Pipeline parses the input file, creates instances of all IO objects, stage objects, and stage job objects, submits the stages in the appropriate directories, and waits for them to finish. Once a stage finishes, it starts any stages that depend on its output. When all stages are complete, it presents the user with the USER OUTPUT objects - IO output objects that are to be returned by the pipeline.
- __init__(jobname='pipeline', prog=None, logfh=None, restart_file=None)¶
- setOptions(subjob_hosts=None, njobs=None, adjust=None, force=None, cleanup=None, max_retries=None)¶
Set the options of the pipeline.
Call this function before calling pipeline.run() to set hosts/njobs/etc. When restarting, call this function to modify the options.
- readNewFormatVariable(varname, keywords)¶
- readNewFormatStage(stagename, keywords)¶
- readNewFormat(command_file)¶
- readFile(command_file)¶
Read a Pipeline input file.
- Raises
RuntimeError – Raised if there is a problem with input file.
- checkUserOutputs()¶
Make sure that all specified user outputs are variable names that are returned by a stage. This is done to fail on typos in input file.
- Raises
RuntimeError – Raised on invalid USEROUT name.
- createStage(stagename, inIOnames, outIOnames, stage_class, keywords)¶
Create a stage object and add it to the pipeline.
- Parameters
stagename – Name of the stage.
inIOnames – Input pipeio object names.
outIOnames – Output pipeio object names.
stage_class – module.class defining the stage.
keywords (list) – All keywords for the stage, a list of (keyword, value) tuples.
- Raises
RuntimeError or ImportError – Raised on input file error.
- reportParameters()¶
Print the parameters of each stage.
- inputsForStagesDefined()¶
Check if the inputs for all stages are either specified in the input variables or are outputs from other stages.
- Raises
RuntimeError – Raised if inputs are not defined, as this indicates the input file is invalid.
- startReadyStages()¶
Start all stages that are ready to be run.
When restarting, start WAITING and RESTARTING stages. When NOT restarting, start only WAITING stages. Return the number of stages that were started (not currently used).
- setStageOptions(stageobj)¶
Propagate the pipeline options (hosts, ncpus, etc) to the specified stage.
- requestCpus()¶
- updateStagesCpus()¶
Send messages to stages (if necessary) telling them how many processors to use from each host.
- dump()¶
Dumps the Pipeline instance to a restart file
- getStageByJobid(jobid)¶
- handleStageMessages()¶
- distributeCpus()¶
Called when extra CPUs become available (as given back by the stages using them). Will distribute the freed-up CPUs to other stages.

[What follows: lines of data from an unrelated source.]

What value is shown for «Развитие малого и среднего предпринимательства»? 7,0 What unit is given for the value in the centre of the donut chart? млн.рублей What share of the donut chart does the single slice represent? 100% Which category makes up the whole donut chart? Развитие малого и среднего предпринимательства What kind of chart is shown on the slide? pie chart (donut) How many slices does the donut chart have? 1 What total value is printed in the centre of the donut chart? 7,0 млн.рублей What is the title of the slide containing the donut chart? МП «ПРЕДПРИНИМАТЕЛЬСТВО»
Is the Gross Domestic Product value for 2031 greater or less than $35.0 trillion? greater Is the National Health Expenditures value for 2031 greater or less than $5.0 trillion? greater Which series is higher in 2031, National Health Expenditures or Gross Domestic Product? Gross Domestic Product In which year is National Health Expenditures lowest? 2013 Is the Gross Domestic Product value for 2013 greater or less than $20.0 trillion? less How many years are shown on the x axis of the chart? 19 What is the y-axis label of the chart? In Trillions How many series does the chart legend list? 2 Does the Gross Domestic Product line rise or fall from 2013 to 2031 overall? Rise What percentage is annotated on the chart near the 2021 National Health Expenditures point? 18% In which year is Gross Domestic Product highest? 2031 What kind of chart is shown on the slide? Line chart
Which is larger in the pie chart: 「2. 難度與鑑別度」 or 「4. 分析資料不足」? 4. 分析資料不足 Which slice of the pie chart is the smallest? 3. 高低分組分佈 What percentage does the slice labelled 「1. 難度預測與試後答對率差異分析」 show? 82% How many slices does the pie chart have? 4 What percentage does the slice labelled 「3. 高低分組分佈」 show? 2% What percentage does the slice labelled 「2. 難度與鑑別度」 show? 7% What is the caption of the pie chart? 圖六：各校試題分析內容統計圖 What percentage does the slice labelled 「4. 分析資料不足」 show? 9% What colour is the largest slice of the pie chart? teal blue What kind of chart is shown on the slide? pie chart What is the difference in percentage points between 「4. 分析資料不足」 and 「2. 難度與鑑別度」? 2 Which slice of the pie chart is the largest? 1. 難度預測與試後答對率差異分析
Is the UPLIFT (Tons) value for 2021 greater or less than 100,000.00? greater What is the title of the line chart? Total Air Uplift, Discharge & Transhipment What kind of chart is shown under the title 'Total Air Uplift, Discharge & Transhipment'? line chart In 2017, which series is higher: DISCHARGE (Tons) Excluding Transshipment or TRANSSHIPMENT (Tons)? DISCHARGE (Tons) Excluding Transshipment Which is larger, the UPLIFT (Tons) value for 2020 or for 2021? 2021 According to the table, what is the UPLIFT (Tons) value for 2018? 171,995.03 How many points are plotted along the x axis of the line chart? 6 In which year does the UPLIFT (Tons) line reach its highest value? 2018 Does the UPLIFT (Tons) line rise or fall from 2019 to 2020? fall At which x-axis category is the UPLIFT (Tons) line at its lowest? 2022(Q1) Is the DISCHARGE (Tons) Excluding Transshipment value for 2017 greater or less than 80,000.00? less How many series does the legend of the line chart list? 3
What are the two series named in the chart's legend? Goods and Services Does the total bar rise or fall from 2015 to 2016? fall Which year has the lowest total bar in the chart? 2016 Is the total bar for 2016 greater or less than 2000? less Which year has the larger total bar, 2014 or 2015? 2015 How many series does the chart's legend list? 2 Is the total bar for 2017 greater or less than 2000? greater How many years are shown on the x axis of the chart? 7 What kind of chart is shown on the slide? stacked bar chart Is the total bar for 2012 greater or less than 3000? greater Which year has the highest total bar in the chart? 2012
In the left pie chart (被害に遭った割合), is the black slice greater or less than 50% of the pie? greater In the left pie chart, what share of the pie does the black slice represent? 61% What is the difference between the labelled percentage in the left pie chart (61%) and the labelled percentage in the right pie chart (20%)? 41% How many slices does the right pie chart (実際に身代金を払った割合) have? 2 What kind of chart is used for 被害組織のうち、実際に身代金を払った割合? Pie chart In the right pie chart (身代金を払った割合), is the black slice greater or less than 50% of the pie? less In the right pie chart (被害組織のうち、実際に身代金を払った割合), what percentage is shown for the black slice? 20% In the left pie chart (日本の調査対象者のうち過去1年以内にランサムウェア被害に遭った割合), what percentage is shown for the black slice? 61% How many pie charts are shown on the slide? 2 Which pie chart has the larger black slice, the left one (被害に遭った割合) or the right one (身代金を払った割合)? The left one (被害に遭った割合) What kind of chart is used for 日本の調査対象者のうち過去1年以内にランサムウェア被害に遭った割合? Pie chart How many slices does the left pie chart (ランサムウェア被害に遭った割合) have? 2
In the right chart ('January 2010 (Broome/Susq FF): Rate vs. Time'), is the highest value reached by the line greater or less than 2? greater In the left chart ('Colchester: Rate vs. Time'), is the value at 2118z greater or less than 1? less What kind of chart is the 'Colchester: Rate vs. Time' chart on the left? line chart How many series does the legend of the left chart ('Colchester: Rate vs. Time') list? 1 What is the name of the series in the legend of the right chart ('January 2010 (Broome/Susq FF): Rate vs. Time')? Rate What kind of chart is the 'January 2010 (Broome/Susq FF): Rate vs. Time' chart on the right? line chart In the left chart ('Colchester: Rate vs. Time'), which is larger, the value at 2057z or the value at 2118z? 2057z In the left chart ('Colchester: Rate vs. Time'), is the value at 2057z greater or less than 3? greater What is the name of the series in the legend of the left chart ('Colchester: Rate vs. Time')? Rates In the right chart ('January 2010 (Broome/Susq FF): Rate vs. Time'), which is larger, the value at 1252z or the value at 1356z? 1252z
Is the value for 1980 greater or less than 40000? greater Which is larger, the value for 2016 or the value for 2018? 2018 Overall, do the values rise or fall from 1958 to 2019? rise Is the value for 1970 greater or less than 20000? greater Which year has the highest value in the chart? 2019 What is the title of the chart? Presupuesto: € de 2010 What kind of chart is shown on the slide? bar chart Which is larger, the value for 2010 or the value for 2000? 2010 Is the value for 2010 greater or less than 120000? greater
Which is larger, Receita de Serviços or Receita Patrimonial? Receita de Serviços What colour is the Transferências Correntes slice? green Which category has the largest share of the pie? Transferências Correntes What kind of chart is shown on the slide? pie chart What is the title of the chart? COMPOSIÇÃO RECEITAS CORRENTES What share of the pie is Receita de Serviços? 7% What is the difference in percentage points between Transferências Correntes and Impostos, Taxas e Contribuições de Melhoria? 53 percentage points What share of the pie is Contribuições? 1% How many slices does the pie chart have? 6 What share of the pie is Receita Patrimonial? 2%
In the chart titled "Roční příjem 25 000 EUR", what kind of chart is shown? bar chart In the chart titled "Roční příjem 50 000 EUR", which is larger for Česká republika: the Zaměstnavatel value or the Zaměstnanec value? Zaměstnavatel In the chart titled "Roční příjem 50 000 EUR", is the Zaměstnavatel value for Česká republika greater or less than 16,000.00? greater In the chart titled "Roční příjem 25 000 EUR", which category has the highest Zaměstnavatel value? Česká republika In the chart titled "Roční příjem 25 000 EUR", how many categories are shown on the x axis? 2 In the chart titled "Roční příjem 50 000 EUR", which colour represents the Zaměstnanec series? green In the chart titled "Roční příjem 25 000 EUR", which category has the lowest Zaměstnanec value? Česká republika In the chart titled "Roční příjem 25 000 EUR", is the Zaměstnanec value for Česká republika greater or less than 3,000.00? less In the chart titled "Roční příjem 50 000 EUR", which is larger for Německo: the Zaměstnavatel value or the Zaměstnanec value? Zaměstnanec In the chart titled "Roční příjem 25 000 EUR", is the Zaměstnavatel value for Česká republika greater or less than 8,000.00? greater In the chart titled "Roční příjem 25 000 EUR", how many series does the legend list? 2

- run(idle_function=None)¶
Run the Pipeline.
- Parameters
idle_function – A routine to call periodically while running the pipeline.
- Raises
RuntimeError – Raised if Pipeline failed for any reason.
- getUserOutputs()¶
Return a list of pipeio objects that are to be presented to the user at the end of the Pipeline run.
- getStructureOutput()¶
- getUserOutputFiles()¶
Return a list of files for all user (final) outputs of Pipeline.
- printAction(stagename, stagejobid, action)¶
Print an action for stage
stagename
.- Parameters
stagejobid – The jobid of the stage.
action – The latest action of the stage.
- cleanupIntermediateFiles(stagejob)¶
Remove any stage outputs that are no longer needed. Intermediate files are any outputs of a previously completed stage. They are no longer needed if they are not marked as a USEROUT, and they are not needed as input for any yet-to-be-run stage.
- getUsedHosts(host_pool)¶
Return a dictionary of hosts that are CURRENTLY checked out (used) by all stages combined (within specified host_pool).
- schrodinger.pipeline.pipeline.Restart(restart_file, restartbeg=False)¶
Recover a saved Pipeline instance.
Specify new options only if the settings need to change.
Returns a Pipeline instance recovered from the restart_file. You need to call
pipeline.run()
in order to get the pipeline running.- Raises
RuntimeError – Raised if a Pipeline can’t be loaded from the specified file.
- Parameters
restartbeg – Whether to start failed stages from beginning.